THUNDER: This is a signal that the world is coming to an end. Humans remain amazingly calm during thunderstorms, so it is necessary to warn them of the danger by trembling uncontrollably, panting, rolling your eyes wildly and following at their heels. (Doesn’t seem to bother me, but she says it would always send her first Bouvier, Zbeau, to the middle of the bed.)

WASTEBASKET: This is a dog toy filled with paper, envelopes and old candy wrappers. It is important to evenly distribute its contents throughout the house before your person comes home. (Oh boy. Another one where she said she’d kill me. What’s up with that? I don’t get to have any fun!)

BATH: If you find something especially good to roll in, humans get jealous and they use this degrading form of torture to get even. Be sure to shake only when next to a person or a piece of furniture. (And, be sure to try to run away before they catch you. As soon as you see them put on shorts and flip flops…run!!!)

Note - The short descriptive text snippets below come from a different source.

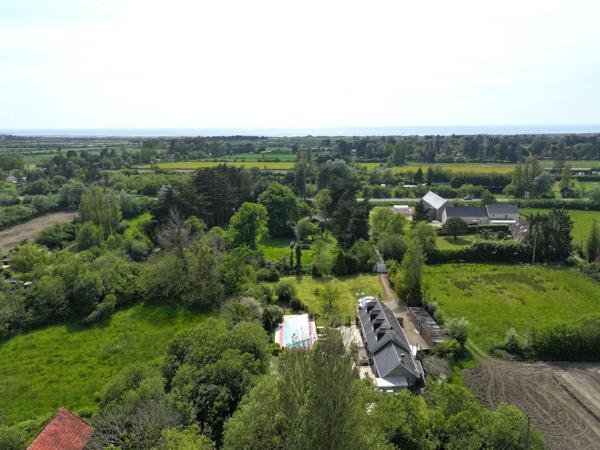 maison 134m2 1km de la mer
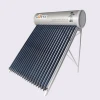 Galvanized frame compact pressure type Solar water heater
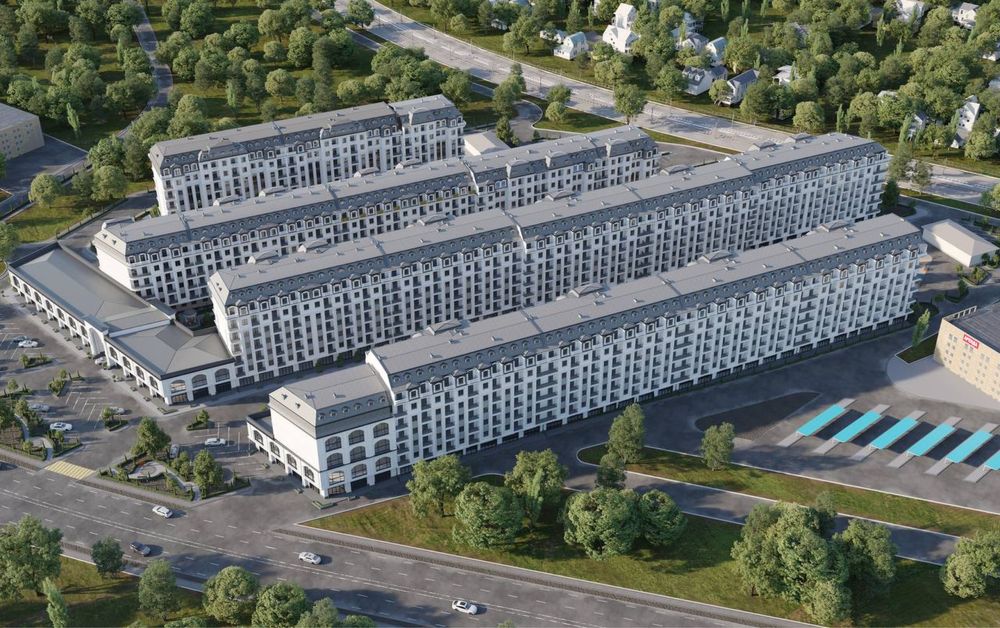 Квартира 1 хона 3-этаждан  44 кв 2 та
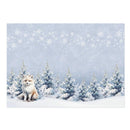 Hunkydory Frosted Forest Luxury Topper Set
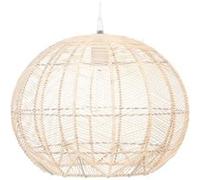 Atmosphera Suspension Kita – rotin Ø 38 cm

LEAN: Every good dog’s response to the command “sit!” especially if your person is dressed for an evening out. Incredibly effective before black-tie events. (I don’t even know what black-tie events are!)BUMP: The best way to get your human’s attention when they are drinking a fresh cup of coffee or tea. (I love this one. Hehe.)

GOOSE BUMP: A maneuver to use as a last resort when the regular bump doesn’t get the attention you require…especially effective when combined with the sniff. See above. (I often use this on neighbors we encounter on our walks. She says it’s rude, but I don’t see any problem with it.)

CHILDREN: Short humans of optimal petting height. Standing close to one assures some good petting. When running, they are good to chase. If they fall down, they are comfortable to sit on. (Honestly, I don’t get these short humans at all. I try to stay away from them at all costs.)

LOVE: A feeling of intense affection, given freely and without restriction. The best way you can show your love is to wag your tail. If you’re lucky, a human will love you in return. (She loves me. He loves me. Everyone loves me. You do too…just admit it. And then send treats.)